Whoa! You can still find a secluded paradise on the Big Island

Take the coastal highway about 20 miles south of Resortville in Kona, and you will find the fishing village of Miloli’i, and from there walk 20 minutes on a coastal trail to the wild, palmy cove that is Honomalino Beach. Yes, it does exist.
Full disclosure: You need to drop five miles down a winding road over an arid lava landscape to reach the village, which is not made up of little grass shacks, but rather homes that will seem rundown to the tourist eye, accented with the detritus of modern life. And these days, the Hawaiians are fishing in aluminum boats, not outrigger canoes. Still, Miloli’i is real to the bone.
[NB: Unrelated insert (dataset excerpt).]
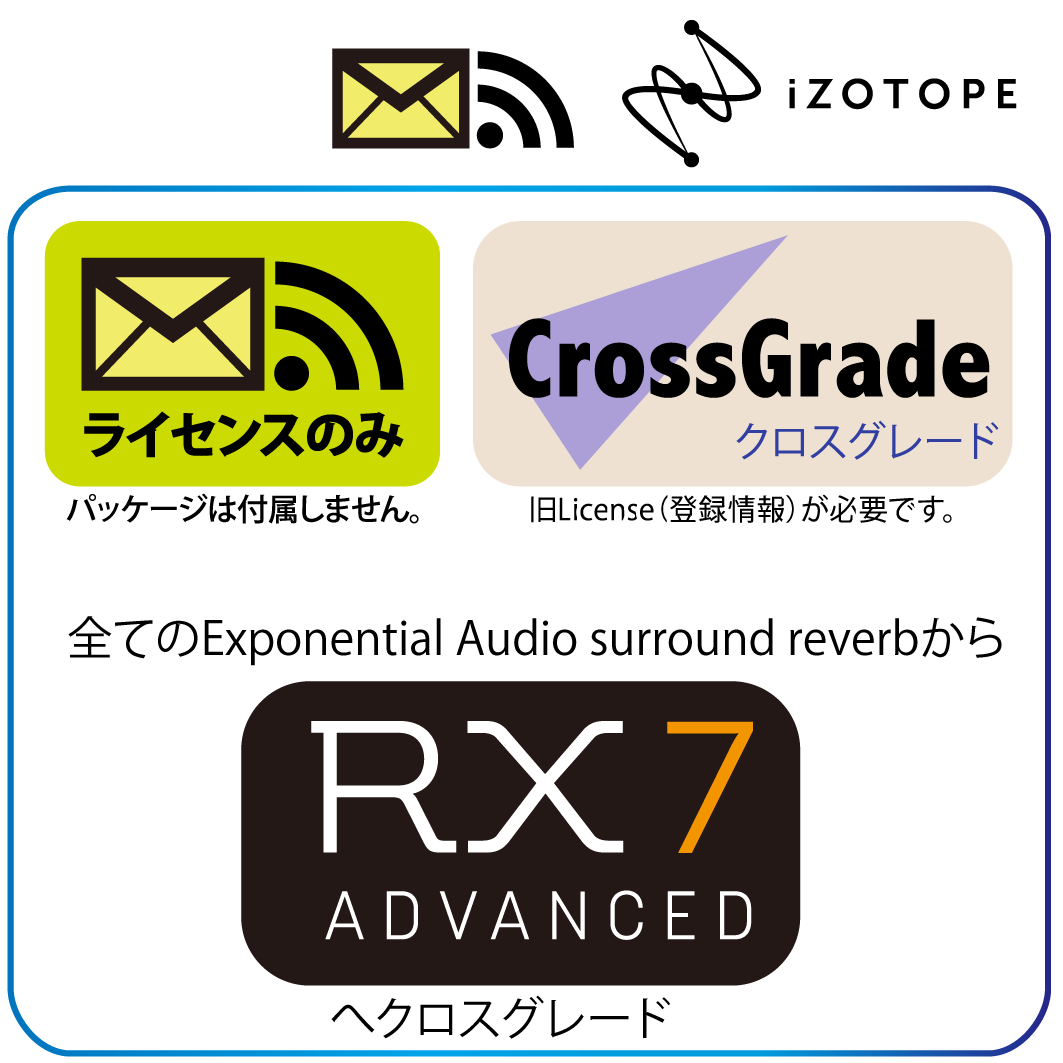 ANY Exponential Audio surround reverb to RX7 ADV Crossgrade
The beating heart of village life is centered around Hauoli Kamanao, a petite church with big mana. Miloli’i hosted one of the last performances of singing legend Iz Kamakawio’ole. In 1962, another singing great, Elvis, shot scenes at the town’s cove for his epic movie bomb Girls, Girls, Girls!

Travel tip: Miloli’i sees few tourists. When you see locals, you will find that a dime’s worth of friendliness offered will get you a dollar’s worth of kindness in return. 
Beginning at Miloli’i Beach Park by the basketball court, the trailhead to Honomalino Beach has signs meant to be off-putting tourists (see travel tip, above). The easy route penetrates a thicket of coastal flora and a few rock-wall ruins. Clear waters are fringed by coral and lava cobbles.
A grove of coco palms let’s you know you have reached the beach.
Honomalino is a perfect crescent, its sand a mix of fine coral and lava. The shore drops to deep water, but swimming is normally safe. There’s lots of wandering to do. Your beach mates are likely to be a pod of spinner dolphins that regularly cavorts in the near-shore waters.